Tulisan ini dibuat sebagai nasehat, dan sebuah upaya pembelaan terhadap Sunnah Nabi yang suci. Semoga Allah Subhaanahu Wa Ta'ala menjadikan amalan ini ikhlas untuk mengharapkan Wajah-Nya semata.
Berdasarkan jumlah orang yang meriwayatkan, hadits terbagi menjadi mutawatir, masyhur, dan ahad. Jika suatu hadits hanya diriwayatkan dari satu orang Sahabat saja, maka itu masuk dalam kategori hadits ahad. Khabar/ berita yang diterima dari satu orang saja disebut sebagai khabar ahad.
Telah berkembang pemikiran sebagian kaum muslimin di sekitar kita bahwa hadits ahad tidak bisa dijadikan landasan dalam masalah aqidah. Pemikiran ini disebar dalam tulisan-tulisan dan ceramah-ceramah. Orang- orang yang berpendapat demikian tetap berkeyakinan bahwa hadits ahad bisa dijadikan hujjah dalam masalah hukum/ syariat. Subhaanallah. Padahal pembagian yang semacam itu tidak dikenal oleh para Salafus Sholeh, sejak jaman para Sahabat Nabi ridlwanullaahu 'alaihim 'ajmain maupun sampai para imam empat madzhab : Imam Hanafy, Malik, Syafi'i, maupun Ahmad bin Hanbal.
Ibnul Qoyyim al-Jauziyyah rahimahullaah - salah seorang guru Ibnu Katsir, ahlut tafsir - menyatakan :
"Pembedaan yang semacam ini adalah batil, dengan kesepakatan umat (para Ulama' terdahulu,pen). Karena sesungguhnya umat Islam senantiasa berhujjah dengan hadits - hadits (ahad) dalam khabar-khabar ilmiyyah (aqidah), sebagaimana mereka berhujjah dengan hadits - hadits dalam masalah tholabiyaat al- 'amaliyyaat (hukum). Apalagi hukum-hukum 'amaliyyah juga mengandung khabar dari Allah bahwasanya Dia mensyariatkan sesuatu, mewajibkannya, dan meridlainya sebagai Dien. Maka syariat dari Allah dan Dien-Nya kembali kepada (kandungan) Nama-nama dan Sifat-sifat-Nya, dan senantiasa para Sahabat Nabi, para Tabi'in, dan para pengikut mereka, serta ulama' ahlul hadits dan sunnah berhujjah dengan khabar-khabar ini dalam masalah Sifat-sifat Allah, taqdir, dan Nama-nama- Nya, serta hukum-hukum. Tidaklah ternukil sama sekali dari mereka (Salafus Sholeh) bahwa mereka membolehkan berhujjah dengannya dalam masalah hukum, tetapi tidak tentang khabar-khabar dari Allah dan Nama-nama-Nya dan Sifat-sifat- Nya. Lalu siapakah pendahulu mereka (orang-orang yang membedakan hujjah hadits ahad dalam masalah hukum saja, tapi tidak dalam masalah aqidah)?

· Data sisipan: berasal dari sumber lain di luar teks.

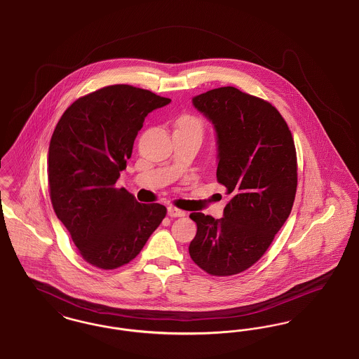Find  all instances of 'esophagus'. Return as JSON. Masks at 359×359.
I'll return each mask as SVG.
<instances>
[{
	"instance_id": "obj_1",
	"label": "esophagus",
	"mask_w": 359,
	"mask_h": 359,
	"mask_svg": "<svg viewBox=\"0 0 359 359\" xmlns=\"http://www.w3.org/2000/svg\"><path fill=\"white\" fill-rule=\"evenodd\" d=\"M168 215H169L170 217H182V216H185L187 213H185L184 210H181V209L170 207L168 209Z\"/></svg>"
}]
</instances>
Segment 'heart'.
Here are the masks:
<instances>
[{"mask_svg":"<svg viewBox=\"0 0 359 359\" xmlns=\"http://www.w3.org/2000/svg\"><path fill=\"white\" fill-rule=\"evenodd\" d=\"M177 128H184V130H193L200 133L201 131V124L197 118L191 117V116H184L178 120L177 123Z\"/></svg>","mask_w":359,"mask_h":359,"instance_id":"1","label":"heart"}]
</instances>
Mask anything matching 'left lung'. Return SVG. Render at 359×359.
I'll list each match as a JSON object with an SVG mask.
<instances>
[{
  "label": "left lung",
  "mask_w": 359,
  "mask_h": 359,
  "mask_svg": "<svg viewBox=\"0 0 359 359\" xmlns=\"http://www.w3.org/2000/svg\"><path fill=\"white\" fill-rule=\"evenodd\" d=\"M213 124L217 182L231 196L222 219L193 212L194 264L212 276H233L255 264L290 215L297 188L292 133L264 100L226 86L191 98Z\"/></svg>",
  "instance_id": "obj_1"
}]
</instances>
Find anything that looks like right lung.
Instances as JSON below:
<instances>
[{"instance_id":"obj_1","label":"right lung","mask_w":359,"mask_h":359,"mask_svg":"<svg viewBox=\"0 0 359 359\" xmlns=\"http://www.w3.org/2000/svg\"><path fill=\"white\" fill-rule=\"evenodd\" d=\"M170 98L112 85L78 98L57 121L48 149L50 196L82 258L112 270L140 252L166 216L114 185L146 116Z\"/></svg>"}]
</instances>
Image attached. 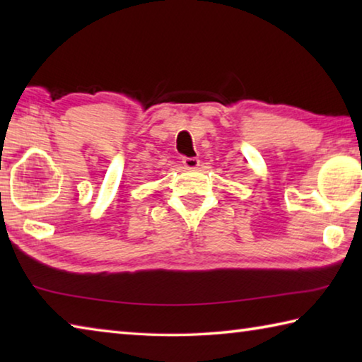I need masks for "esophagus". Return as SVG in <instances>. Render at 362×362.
<instances>
[{
    "label": "esophagus",
    "mask_w": 362,
    "mask_h": 362,
    "mask_svg": "<svg viewBox=\"0 0 362 362\" xmlns=\"http://www.w3.org/2000/svg\"><path fill=\"white\" fill-rule=\"evenodd\" d=\"M182 163L187 169H196L199 166V159L198 158H183Z\"/></svg>",
    "instance_id": "34e87169"
}]
</instances>
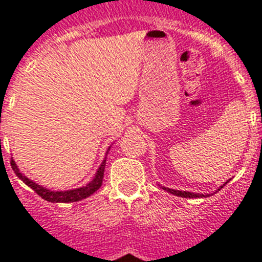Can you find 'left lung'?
Listing matches in <instances>:
<instances>
[{"label":"left lung","mask_w":262,"mask_h":262,"mask_svg":"<svg viewBox=\"0 0 262 262\" xmlns=\"http://www.w3.org/2000/svg\"><path fill=\"white\" fill-rule=\"evenodd\" d=\"M228 182V181H227ZM223 186H220L217 190H220ZM164 190H167L168 193H171V194L178 195V197H185V199H197V197H205L204 194H200V193H191V191H182V190H174V189H168V187H164ZM209 195V194H208Z\"/></svg>","instance_id":"1"}]
</instances>
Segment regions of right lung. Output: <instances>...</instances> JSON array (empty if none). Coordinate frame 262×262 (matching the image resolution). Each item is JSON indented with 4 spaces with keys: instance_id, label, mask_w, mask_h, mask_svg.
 I'll use <instances>...</instances> for the list:
<instances>
[{
    "instance_id": "add662e5",
    "label": "right lung",
    "mask_w": 262,
    "mask_h": 262,
    "mask_svg": "<svg viewBox=\"0 0 262 262\" xmlns=\"http://www.w3.org/2000/svg\"><path fill=\"white\" fill-rule=\"evenodd\" d=\"M108 149H110V148H108ZM10 166L13 168L14 174L17 175L18 178L21 179L26 185H28L36 194L40 195L43 200H46L49 203H75V201H80V200L90 197L91 194H94L95 191L102 186L103 175H104V167H106V160H103L102 164H100V167L98 168V171L95 174L94 179H92L90 183H87L85 186L77 187V189H73V190L63 191L49 190L46 187L40 186L38 183H35L34 181L28 179L26 175H23L21 172H20V170L17 168V166H16L13 159L10 160Z\"/></svg>"
}]
</instances>
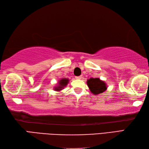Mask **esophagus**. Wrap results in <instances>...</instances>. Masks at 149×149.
Instances as JSON below:
<instances>
[{"label": "esophagus", "instance_id": "1", "mask_svg": "<svg viewBox=\"0 0 149 149\" xmlns=\"http://www.w3.org/2000/svg\"><path fill=\"white\" fill-rule=\"evenodd\" d=\"M82 77H83L82 76H76L75 77V79H81Z\"/></svg>", "mask_w": 149, "mask_h": 149}]
</instances>
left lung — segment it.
Masks as SVG:
<instances>
[{
	"instance_id": "8db88e82",
	"label": "left lung",
	"mask_w": 149,
	"mask_h": 149,
	"mask_svg": "<svg viewBox=\"0 0 149 149\" xmlns=\"http://www.w3.org/2000/svg\"><path fill=\"white\" fill-rule=\"evenodd\" d=\"M86 83L91 93L95 95L102 93L107 90V84L99 78H90L87 80Z\"/></svg>"
}]
</instances>
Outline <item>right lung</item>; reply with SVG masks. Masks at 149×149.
<instances>
[{
  "instance_id": "add662e5",
  "label": "right lung",
  "mask_w": 149,
  "mask_h": 149,
  "mask_svg": "<svg viewBox=\"0 0 149 149\" xmlns=\"http://www.w3.org/2000/svg\"><path fill=\"white\" fill-rule=\"evenodd\" d=\"M68 83H69L68 79L63 78L59 81L58 85H56V86L54 88V90L56 91H60L63 89H64V88L66 87V86L68 84Z\"/></svg>"
}]
</instances>
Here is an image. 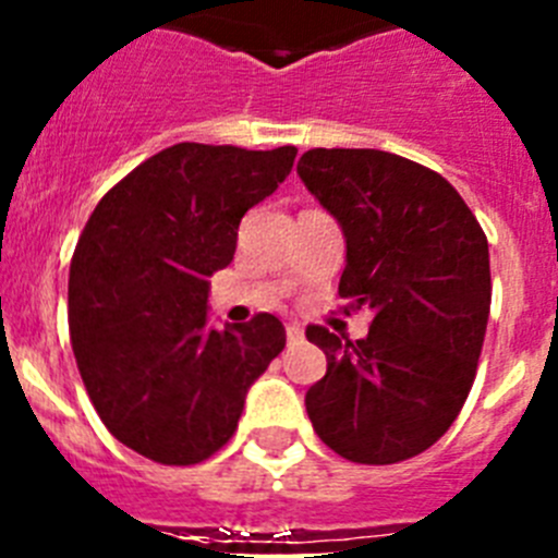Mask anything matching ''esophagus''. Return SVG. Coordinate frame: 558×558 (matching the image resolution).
<instances>
[{
  "label": "esophagus",
  "instance_id": "esophagus-1",
  "mask_svg": "<svg viewBox=\"0 0 558 558\" xmlns=\"http://www.w3.org/2000/svg\"><path fill=\"white\" fill-rule=\"evenodd\" d=\"M304 329L299 324H288V343H302Z\"/></svg>",
  "mask_w": 558,
  "mask_h": 558
}]
</instances>
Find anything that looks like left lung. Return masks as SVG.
Wrapping results in <instances>:
<instances>
[{
	"instance_id": "1",
	"label": "left lung",
	"mask_w": 558,
	"mask_h": 558,
	"mask_svg": "<svg viewBox=\"0 0 558 558\" xmlns=\"http://www.w3.org/2000/svg\"><path fill=\"white\" fill-rule=\"evenodd\" d=\"M295 170L347 236V313H374L363 340L307 327L327 354L304 397L310 422L347 461H408L450 430L475 383L492 307L486 234L450 181L397 153L313 147Z\"/></svg>"
}]
</instances>
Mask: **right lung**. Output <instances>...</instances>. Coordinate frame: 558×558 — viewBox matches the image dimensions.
I'll return each instance as SVG.
<instances>
[{"label": "right lung", "mask_w": 558, "mask_h": 558, "mask_svg": "<svg viewBox=\"0 0 558 558\" xmlns=\"http://www.w3.org/2000/svg\"><path fill=\"white\" fill-rule=\"evenodd\" d=\"M295 147L181 142L102 195L69 265V335L117 441L192 466L234 436L251 383L284 349L270 313L206 327L209 276L234 259L245 211L288 179Z\"/></svg>", "instance_id": "obj_1"}]
</instances>
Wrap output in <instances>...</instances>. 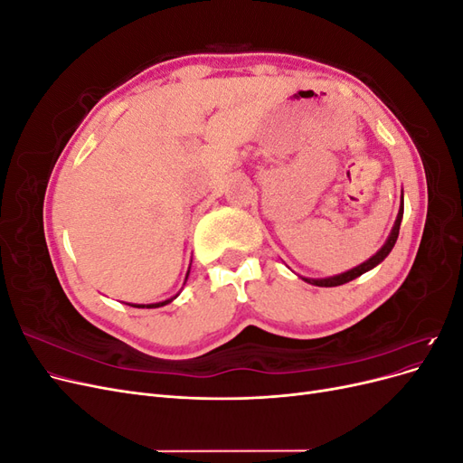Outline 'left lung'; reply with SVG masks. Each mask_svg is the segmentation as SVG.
Listing matches in <instances>:
<instances>
[{
  "label": "left lung",
  "instance_id": "obj_1",
  "mask_svg": "<svg viewBox=\"0 0 463 463\" xmlns=\"http://www.w3.org/2000/svg\"><path fill=\"white\" fill-rule=\"evenodd\" d=\"M402 218H403V191H402V204H400V210H398V216H396V222H394V228H392L388 240L384 241V245L376 250V253L367 259L365 262H361L359 266H355V269L347 270V272H342V274H335V276H328V278H305V276H299L301 279H305L307 284L311 286H318V288H334V286H342V284H347L352 282V279L359 278L361 274H365L369 270H373L374 266L381 264L388 255L390 250L394 249L396 245V240H398V233H400V223H402Z\"/></svg>",
  "mask_w": 463,
  "mask_h": 463
}]
</instances>
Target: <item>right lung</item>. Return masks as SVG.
Wrapping results in <instances>:
<instances>
[{
    "label": "right lung",
    "mask_w": 463,
    "mask_h": 463,
    "mask_svg": "<svg viewBox=\"0 0 463 463\" xmlns=\"http://www.w3.org/2000/svg\"><path fill=\"white\" fill-rule=\"evenodd\" d=\"M189 272H191V266H189V270H187L185 282H187V278H189ZM185 282H184V284H185ZM177 296H179V293H175V296H174V298H170V299H164V301H158V303H148V305H138V303H133L131 307H137V309H145V307H146V309H156V307H164V305H167V303H172Z\"/></svg>",
    "instance_id": "add662e5"
}]
</instances>
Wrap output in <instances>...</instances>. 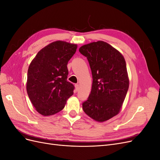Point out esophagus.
Wrapping results in <instances>:
<instances>
[{
    "instance_id": "obj_1",
    "label": "esophagus",
    "mask_w": 160,
    "mask_h": 160,
    "mask_svg": "<svg viewBox=\"0 0 160 160\" xmlns=\"http://www.w3.org/2000/svg\"><path fill=\"white\" fill-rule=\"evenodd\" d=\"M75 91H78L79 90V84H75Z\"/></svg>"
}]
</instances>
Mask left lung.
Returning a JSON list of instances; mask_svg holds the SVG:
<instances>
[{
	"label": "left lung",
	"instance_id": "8db88e82",
	"mask_svg": "<svg viewBox=\"0 0 160 160\" xmlns=\"http://www.w3.org/2000/svg\"><path fill=\"white\" fill-rule=\"evenodd\" d=\"M87 57L93 77L91 93L83 103L84 112L99 122L117 115L129 88V79L123 55L103 41L85 45L79 48Z\"/></svg>",
	"mask_w": 160,
	"mask_h": 160
}]
</instances>
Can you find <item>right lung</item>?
Segmentation results:
<instances>
[{"label": "right lung", "mask_w": 160, "mask_h": 160, "mask_svg": "<svg viewBox=\"0 0 160 160\" xmlns=\"http://www.w3.org/2000/svg\"><path fill=\"white\" fill-rule=\"evenodd\" d=\"M77 45L53 42L42 49L31 62L27 72V91L40 114L59 112L73 94L75 87L67 81V63L75 54Z\"/></svg>", "instance_id": "1"}]
</instances>
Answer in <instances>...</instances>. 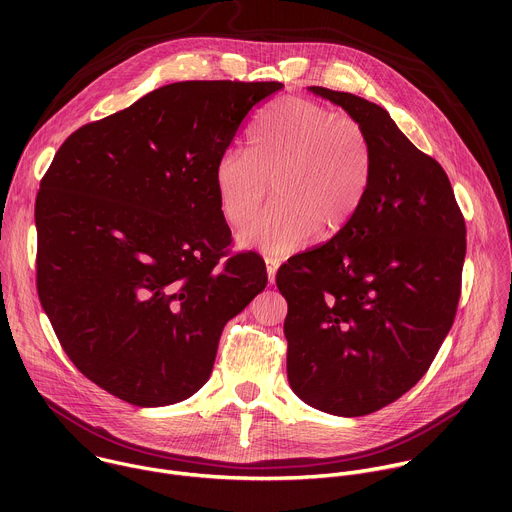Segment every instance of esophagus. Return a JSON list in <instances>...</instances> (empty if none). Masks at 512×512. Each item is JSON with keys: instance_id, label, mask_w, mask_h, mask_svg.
<instances>
[{"instance_id": "obj_1", "label": "esophagus", "mask_w": 512, "mask_h": 512, "mask_svg": "<svg viewBox=\"0 0 512 512\" xmlns=\"http://www.w3.org/2000/svg\"><path fill=\"white\" fill-rule=\"evenodd\" d=\"M265 265H267V279H269V283H273L277 267H279V261L273 259V257H265Z\"/></svg>"}]
</instances>
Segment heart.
I'll return each instance as SVG.
<instances>
[{"label": "heart", "mask_w": 512, "mask_h": 512, "mask_svg": "<svg viewBox=\"0 0 512 512\" xmlns=\"http://www.w3.org/2000/svg\"><path fill=\"white\" fill-rule=\"evenodd\" d=\"M373 178L367 131L350 117L302 97L271 103L253 123L247 152L229 150L214 166L225 221L247 225L269 194L277 198L241 233V243L285 255L318 233L336 235L358 212Z\"/></svg>", "instance_id": "obj_1"}]
</instances>
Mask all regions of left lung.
<instances>
[{"label": "left lung", "instance_id": "left-lung-1", "mask_svg": "<svg viewBox=\"0 0 512 512\" xmlns=\"http://www.w3.org/2000/svg\"><path fill=\"white\" fill-rule=\"evenodd\" d=\"M310 91L367 131L373 178L342 231L275 275L287 302V379L304 403L360 417L407 393L448 336L466 223L444 168L383 107L324 87Z\"/></svg>", "mask_w": 512, "mask_h": 512}]
</instances>
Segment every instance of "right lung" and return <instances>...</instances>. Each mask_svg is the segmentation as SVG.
<instances>
[{
    "instance_id": "add662e5",
    "label": "right lung",
    "mask_w": 512,
    "mask_h": 512,
    "mask_svg": "<svg viewBox=\"0 0 512 512\" xmlns=\"http://www.w3.org/2000/svg\"><path fill=\"white\" fill-rule=\"evenodd\" d=\"M283 85L184 81L77 129L36 196L40 304L72 364L137 407L188 399L225 324L265 289L231 255L214 166Z\"/></svg>"
}]
</instances>
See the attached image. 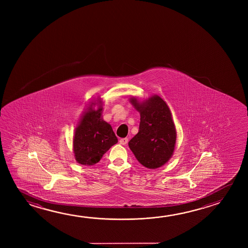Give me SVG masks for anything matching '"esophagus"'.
I'll list each match as a JSON object with an SVG mask.
<instances>
[{
  "label": "esophagus",
  "mask_w": 248,
  "mask_h": 248,
  "mask_svg": "<svg viewBox=\"0 0 248 248\" xmlns=\"http://www.w3.org/2000/svg\"><path fill=\"white\" fill-rule=\"evenodd\" d=\"M119 142H120V144L125 145L126 143L128 142V138H121V139L119 140Z\"/></svg>",
  "instance_id": "esophagus-1"
}]
</instances>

Pendahulu mereka adalah orang- orang filsafat, yang sama sekali tidak memiliki perhatian terhadap apa yang datang dari Allah dan Rasul-Nya serta para Sahabat Nabi. Akan tetapi justru mereka menghalangi hati untuk mengambil petunjuk dari al-Kitab dan Sunnah dan ucapan-ucapan para Sahabat Nabi, dan mereka berpindah kepada pemikiran- pemikiran para filsafat dan kaidah-kaidah yang dibuat oleh orang-orang yang suka membebani diri (mutakallifin), yaitu yang membedakan antara 2 hal ini... Kemudian mereka mengaku bahwa itu adalah ijma' (kesepakatan) dalam pembedaan dua hal ini... Sebagaimana ucapan mereka : 'sesungguhnya perkara ushul (inti) adalah permasalahan ilmiyyaat (aqidah) sedangkan permasalahan furu' (cabang) adalah permasalahan amalan(hukum)'.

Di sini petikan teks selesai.